Ti-Hua Chang (born New York City) is a Chinese American broadcast journalist[1] based in New York City since 1989. He was the climate change investigative reporter for TYT Investigates.
He has been an investigative reporter for numerous news outlets in the New York City region and at the national level. He has been a freelance correspondent for CBS Evening News. In 2008, he joined WWOR/MY9 as a general assignment reporter.[2] A year later, he served as a general assignment and investigative reporter for WNYW, the FOX affiliate in New York.[3] Before joining WCBS in 2005, Chang worked as a general assignment/investigative TV reporter at WNBC-TV. Prior to that, he was the host of his own talk show, New York Hotline on WNYC-TV. Chang also worked as an investigative producer at ABC News and as a reporter at WLOX in Biloxi, Mississippi, KYW-TV in Philadelphia, KUSA in Denver and WJBK in Detroit.[4]

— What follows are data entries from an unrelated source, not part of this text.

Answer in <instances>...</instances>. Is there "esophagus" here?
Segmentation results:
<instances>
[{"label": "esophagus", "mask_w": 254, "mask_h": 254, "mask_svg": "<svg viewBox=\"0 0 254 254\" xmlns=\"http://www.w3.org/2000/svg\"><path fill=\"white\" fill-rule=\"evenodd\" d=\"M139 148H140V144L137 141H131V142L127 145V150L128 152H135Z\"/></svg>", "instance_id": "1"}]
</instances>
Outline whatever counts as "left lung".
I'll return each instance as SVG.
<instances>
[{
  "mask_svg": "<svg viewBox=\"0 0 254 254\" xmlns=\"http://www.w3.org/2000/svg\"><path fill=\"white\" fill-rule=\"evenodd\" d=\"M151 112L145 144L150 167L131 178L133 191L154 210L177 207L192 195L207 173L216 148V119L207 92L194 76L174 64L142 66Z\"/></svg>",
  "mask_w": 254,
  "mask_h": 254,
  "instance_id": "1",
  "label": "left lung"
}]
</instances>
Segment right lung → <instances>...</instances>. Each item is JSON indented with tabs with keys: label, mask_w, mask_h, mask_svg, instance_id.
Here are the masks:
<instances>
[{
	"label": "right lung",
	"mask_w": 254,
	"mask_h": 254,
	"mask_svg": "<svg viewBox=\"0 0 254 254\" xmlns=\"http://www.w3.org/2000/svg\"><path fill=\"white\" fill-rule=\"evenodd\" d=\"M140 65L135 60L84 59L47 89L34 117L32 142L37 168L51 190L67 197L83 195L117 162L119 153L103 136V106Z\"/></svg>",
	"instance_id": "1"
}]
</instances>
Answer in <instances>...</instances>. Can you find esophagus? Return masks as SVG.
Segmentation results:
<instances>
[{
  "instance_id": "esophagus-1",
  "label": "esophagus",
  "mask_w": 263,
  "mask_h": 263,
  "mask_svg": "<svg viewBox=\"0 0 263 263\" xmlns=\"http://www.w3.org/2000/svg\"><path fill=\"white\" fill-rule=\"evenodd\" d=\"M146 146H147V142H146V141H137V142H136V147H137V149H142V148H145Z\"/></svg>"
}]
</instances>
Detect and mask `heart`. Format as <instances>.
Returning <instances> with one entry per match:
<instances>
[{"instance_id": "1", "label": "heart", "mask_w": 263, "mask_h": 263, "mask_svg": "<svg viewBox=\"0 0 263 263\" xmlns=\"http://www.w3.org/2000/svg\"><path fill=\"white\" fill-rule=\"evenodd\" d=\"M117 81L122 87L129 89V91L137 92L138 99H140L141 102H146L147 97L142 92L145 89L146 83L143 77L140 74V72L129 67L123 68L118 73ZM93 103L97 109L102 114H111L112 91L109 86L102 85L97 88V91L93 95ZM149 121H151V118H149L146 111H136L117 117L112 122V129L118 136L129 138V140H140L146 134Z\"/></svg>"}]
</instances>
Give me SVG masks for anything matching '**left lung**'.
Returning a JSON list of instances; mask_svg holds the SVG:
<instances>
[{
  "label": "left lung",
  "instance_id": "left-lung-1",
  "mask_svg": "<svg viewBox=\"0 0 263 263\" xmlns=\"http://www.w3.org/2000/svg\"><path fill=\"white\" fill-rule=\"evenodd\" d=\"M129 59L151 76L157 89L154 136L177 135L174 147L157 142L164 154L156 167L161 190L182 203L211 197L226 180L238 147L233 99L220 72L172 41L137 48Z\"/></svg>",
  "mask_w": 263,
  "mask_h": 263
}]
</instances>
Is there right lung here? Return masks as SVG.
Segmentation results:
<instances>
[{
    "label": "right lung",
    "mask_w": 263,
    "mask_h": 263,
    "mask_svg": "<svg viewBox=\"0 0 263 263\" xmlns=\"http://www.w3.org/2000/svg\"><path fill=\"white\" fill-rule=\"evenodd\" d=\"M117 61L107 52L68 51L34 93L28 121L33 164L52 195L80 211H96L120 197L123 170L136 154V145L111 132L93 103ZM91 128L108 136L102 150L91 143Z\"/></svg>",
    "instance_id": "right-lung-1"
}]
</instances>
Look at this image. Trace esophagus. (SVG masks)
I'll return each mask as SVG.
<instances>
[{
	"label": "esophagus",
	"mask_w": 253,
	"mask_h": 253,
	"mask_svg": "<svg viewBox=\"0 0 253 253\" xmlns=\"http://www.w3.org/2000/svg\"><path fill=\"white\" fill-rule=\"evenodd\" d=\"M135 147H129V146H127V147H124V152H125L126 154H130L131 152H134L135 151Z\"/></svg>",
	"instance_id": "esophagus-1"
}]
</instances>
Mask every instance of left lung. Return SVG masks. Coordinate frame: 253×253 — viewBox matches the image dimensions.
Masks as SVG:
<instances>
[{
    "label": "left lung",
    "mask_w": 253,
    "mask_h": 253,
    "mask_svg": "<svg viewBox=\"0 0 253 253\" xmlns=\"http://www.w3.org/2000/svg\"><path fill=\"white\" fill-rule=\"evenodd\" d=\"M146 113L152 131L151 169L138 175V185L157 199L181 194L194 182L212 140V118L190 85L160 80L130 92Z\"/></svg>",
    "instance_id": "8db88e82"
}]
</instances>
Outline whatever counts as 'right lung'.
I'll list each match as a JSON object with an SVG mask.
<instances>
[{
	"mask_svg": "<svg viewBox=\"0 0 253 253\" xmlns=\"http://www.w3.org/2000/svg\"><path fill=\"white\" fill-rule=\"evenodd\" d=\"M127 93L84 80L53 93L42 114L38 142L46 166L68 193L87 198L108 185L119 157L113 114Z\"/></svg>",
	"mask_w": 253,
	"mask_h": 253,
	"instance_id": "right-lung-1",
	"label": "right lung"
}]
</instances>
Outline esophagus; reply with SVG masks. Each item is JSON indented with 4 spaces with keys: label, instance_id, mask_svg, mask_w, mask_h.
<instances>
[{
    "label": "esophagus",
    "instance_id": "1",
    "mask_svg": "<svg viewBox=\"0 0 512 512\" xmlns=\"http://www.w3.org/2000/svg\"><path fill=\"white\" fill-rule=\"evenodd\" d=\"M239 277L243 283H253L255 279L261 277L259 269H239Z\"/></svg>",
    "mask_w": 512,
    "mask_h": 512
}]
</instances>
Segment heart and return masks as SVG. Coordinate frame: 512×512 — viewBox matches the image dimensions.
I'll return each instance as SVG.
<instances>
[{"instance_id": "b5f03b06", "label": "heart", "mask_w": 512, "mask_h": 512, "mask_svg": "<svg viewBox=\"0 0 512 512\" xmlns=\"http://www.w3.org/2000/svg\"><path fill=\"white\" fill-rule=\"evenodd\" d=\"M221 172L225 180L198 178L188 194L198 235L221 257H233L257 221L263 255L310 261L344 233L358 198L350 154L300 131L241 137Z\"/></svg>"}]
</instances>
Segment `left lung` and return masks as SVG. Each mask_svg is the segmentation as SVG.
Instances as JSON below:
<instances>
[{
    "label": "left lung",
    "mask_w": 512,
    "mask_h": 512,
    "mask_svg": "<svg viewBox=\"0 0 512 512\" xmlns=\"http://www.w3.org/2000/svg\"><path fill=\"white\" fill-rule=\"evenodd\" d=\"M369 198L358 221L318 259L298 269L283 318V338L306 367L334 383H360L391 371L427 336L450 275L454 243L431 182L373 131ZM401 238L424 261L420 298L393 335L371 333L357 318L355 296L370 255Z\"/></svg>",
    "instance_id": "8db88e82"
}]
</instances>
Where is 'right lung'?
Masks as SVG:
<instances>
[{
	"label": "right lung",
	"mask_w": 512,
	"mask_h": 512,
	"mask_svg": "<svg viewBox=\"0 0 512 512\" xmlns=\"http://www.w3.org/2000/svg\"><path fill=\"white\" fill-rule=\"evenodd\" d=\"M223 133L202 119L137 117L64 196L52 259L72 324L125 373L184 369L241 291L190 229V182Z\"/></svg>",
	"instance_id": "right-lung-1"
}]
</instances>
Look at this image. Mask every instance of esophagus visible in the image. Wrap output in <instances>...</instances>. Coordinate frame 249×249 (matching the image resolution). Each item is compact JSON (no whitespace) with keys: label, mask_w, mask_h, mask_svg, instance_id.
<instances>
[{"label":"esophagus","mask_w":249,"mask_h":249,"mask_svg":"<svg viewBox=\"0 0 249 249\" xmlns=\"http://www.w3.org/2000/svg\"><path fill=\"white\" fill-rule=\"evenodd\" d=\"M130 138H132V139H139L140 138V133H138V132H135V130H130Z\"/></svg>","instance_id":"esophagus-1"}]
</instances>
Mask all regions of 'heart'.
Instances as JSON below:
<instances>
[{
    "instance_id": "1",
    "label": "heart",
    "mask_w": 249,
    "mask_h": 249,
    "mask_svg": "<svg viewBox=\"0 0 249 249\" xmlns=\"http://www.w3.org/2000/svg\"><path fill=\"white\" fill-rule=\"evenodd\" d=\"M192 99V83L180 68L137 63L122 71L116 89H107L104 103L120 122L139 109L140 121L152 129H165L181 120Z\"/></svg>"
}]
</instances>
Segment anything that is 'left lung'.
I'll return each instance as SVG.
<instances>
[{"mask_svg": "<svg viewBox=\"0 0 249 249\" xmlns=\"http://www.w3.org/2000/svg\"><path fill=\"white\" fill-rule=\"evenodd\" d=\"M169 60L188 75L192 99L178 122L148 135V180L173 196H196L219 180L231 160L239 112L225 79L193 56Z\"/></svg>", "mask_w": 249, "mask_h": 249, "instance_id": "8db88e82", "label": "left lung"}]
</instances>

In 1996, Chang won the George Foster Peabody Award for his news documentary “Passport to Kill”.[6][7] The series of reports tracked suspected killers of children and cops who fled to the Dominican Republic, where they were protected by outdated extradition laws. The laws were changed. In 2006. He won an Edward R. Murrow Award for a story on police using high-tech equipment to spy on an amorous couple.[3] As a producer with ABC Primetime Live, his work contributed to the jailing of Byron De la Beckwith, the assassin of civil rights leader Medgar Evers, 29 years after the murder.[8]
In 2022 Chang began working as a freelance MMJ for Newsday TV. His series on the mistakes made by Suffolk County Police investigating the Gilgo Beach serial killer or killers won a New York Press Club Award for crime reporting in 2023.